Desertification became well known in the 1930, when parts of the Great Plains in the United States turned into the "Dust Bowl" as a result of drought and poor practices in farming, although the term itself was not used until almost 1950. During the dust bowl period, millions of people were forced to abandon their farms and livelihoods. Greatly improved methods of agriculture and land and water management in the Great Plains have prevented that disaster from recurring, but desertification presently affects millions of people in almost every continent.

Desertification is widespread in many areas of China. The populations of rural areas have increased since 1949 for political reasons as more people have settled there. While there has been an increase in livestock, the land available for grazing has decreased.
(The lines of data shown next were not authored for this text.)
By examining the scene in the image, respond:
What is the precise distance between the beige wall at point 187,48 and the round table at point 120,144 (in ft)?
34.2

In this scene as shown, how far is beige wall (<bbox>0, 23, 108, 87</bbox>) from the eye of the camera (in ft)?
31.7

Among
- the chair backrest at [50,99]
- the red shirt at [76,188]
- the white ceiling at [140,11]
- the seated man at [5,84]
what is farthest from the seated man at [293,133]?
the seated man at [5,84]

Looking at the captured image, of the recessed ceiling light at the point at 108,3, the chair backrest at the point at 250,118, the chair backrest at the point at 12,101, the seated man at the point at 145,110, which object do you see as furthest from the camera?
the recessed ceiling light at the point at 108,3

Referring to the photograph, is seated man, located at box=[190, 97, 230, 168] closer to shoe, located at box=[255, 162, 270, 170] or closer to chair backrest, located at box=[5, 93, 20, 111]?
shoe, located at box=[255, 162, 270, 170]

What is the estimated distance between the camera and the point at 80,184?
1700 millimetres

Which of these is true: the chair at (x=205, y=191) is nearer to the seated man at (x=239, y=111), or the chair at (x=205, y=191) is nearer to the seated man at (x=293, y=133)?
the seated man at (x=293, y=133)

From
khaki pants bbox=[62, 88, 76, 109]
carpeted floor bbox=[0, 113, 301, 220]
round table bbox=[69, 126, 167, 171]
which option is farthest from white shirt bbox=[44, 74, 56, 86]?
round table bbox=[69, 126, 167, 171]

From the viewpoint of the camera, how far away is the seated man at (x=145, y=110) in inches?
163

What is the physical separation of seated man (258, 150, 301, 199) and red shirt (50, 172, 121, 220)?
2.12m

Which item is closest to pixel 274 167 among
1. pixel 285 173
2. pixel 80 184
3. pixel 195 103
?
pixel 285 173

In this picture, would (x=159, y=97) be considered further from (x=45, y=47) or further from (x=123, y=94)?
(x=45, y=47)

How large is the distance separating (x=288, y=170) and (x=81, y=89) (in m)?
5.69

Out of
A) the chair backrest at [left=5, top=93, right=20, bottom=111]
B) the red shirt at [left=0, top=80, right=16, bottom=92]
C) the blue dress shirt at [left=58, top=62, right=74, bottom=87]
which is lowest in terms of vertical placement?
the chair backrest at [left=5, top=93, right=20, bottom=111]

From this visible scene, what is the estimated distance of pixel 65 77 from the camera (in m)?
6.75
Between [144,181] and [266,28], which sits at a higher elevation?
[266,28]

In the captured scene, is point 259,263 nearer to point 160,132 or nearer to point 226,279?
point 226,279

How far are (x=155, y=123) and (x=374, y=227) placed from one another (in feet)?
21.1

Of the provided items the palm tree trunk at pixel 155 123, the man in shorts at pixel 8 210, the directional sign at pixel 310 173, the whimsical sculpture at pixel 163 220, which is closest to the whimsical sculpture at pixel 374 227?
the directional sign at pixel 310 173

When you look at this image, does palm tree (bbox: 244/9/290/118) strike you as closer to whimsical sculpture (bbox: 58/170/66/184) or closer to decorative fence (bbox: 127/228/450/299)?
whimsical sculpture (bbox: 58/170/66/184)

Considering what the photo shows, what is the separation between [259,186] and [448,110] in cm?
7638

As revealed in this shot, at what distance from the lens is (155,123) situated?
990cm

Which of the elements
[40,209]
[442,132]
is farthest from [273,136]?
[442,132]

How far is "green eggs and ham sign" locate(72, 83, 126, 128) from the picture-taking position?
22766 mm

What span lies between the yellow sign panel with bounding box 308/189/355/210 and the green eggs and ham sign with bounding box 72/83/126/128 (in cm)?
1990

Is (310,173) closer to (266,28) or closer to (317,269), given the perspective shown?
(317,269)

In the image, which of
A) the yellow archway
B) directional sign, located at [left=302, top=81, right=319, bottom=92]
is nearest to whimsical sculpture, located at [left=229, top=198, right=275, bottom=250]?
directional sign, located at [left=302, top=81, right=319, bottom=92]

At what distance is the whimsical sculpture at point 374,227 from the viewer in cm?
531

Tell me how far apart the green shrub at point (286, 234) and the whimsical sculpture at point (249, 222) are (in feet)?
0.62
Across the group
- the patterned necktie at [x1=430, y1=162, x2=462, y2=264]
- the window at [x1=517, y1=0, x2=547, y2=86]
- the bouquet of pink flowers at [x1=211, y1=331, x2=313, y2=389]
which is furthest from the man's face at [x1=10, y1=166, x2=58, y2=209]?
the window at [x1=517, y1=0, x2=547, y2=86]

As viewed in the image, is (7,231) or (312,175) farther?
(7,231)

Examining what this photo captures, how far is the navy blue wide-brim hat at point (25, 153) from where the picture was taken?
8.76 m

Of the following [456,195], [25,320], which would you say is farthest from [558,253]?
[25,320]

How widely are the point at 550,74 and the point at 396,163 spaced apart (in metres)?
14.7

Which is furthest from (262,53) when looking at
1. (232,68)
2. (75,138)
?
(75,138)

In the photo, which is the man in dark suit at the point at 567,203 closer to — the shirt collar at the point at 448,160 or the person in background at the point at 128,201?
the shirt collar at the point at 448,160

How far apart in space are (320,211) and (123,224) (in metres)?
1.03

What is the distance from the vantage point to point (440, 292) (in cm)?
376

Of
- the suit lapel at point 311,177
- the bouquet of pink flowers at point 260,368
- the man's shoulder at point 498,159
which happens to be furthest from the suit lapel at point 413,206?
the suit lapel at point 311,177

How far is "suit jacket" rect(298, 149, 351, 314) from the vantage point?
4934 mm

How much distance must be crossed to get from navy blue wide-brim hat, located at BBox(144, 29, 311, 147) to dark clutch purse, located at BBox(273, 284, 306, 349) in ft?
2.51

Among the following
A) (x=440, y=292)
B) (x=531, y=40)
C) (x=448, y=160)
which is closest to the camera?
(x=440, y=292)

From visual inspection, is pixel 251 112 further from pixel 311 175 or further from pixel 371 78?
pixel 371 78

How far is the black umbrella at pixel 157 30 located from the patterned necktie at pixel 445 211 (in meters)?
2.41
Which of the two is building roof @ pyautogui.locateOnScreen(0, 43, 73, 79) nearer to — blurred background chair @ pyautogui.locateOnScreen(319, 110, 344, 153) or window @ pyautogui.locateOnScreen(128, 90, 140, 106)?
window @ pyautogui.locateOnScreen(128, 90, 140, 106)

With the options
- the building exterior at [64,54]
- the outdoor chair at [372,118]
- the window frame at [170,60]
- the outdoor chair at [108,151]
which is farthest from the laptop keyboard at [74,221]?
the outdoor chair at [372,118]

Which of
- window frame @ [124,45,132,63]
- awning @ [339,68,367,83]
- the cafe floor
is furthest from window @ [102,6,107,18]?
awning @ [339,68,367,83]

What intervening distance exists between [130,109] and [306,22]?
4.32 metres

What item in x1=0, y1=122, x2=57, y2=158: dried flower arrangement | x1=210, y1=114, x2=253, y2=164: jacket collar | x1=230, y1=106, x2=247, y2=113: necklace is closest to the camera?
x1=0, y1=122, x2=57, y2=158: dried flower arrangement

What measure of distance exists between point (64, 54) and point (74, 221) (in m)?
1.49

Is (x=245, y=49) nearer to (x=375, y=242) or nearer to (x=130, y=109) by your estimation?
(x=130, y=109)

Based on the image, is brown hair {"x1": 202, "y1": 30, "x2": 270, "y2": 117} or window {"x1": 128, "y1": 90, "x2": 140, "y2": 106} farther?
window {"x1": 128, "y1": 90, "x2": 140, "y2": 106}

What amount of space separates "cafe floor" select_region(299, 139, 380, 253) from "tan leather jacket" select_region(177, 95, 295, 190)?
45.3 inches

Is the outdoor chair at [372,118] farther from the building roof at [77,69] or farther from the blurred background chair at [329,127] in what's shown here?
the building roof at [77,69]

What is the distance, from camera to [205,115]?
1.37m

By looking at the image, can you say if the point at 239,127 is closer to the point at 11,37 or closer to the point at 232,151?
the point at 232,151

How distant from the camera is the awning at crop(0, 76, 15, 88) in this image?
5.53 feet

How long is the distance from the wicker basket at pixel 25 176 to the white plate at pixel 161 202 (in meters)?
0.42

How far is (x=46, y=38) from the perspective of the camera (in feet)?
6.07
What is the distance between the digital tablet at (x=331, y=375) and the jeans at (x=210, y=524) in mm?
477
Also the importing of European cattle such as Friesian and Simmental, which have higher food intakes, has made things worse.


Activity One: Defining Desertification
The purpose of this activity is to give students an understanding of the complexity of defining the issue of desertification.
Share the following background information with your students:
- Deserts occur where evaporation greatly exceeds the rainfall
- More than one-third of Earth is already classified as arid or semiarid, meaning that rain can be extremely infrequent in those locations.
- Furthermore, there is a disturbing trend toward desertification, in which existing grasslands and other ecosystems change into dry wastelands.

1. Divide the class into pairs. Each group should collect at least five important facts about desertification process. Tell students that they are going to research deserts and desertification to find out if they think the trend toward desertification can be avoided or controlled. Research will be conduct on materials provided by the teacher.

2. Invite groups to use the materials to chart on blank world maps areas of the world that are currently prone to desertification.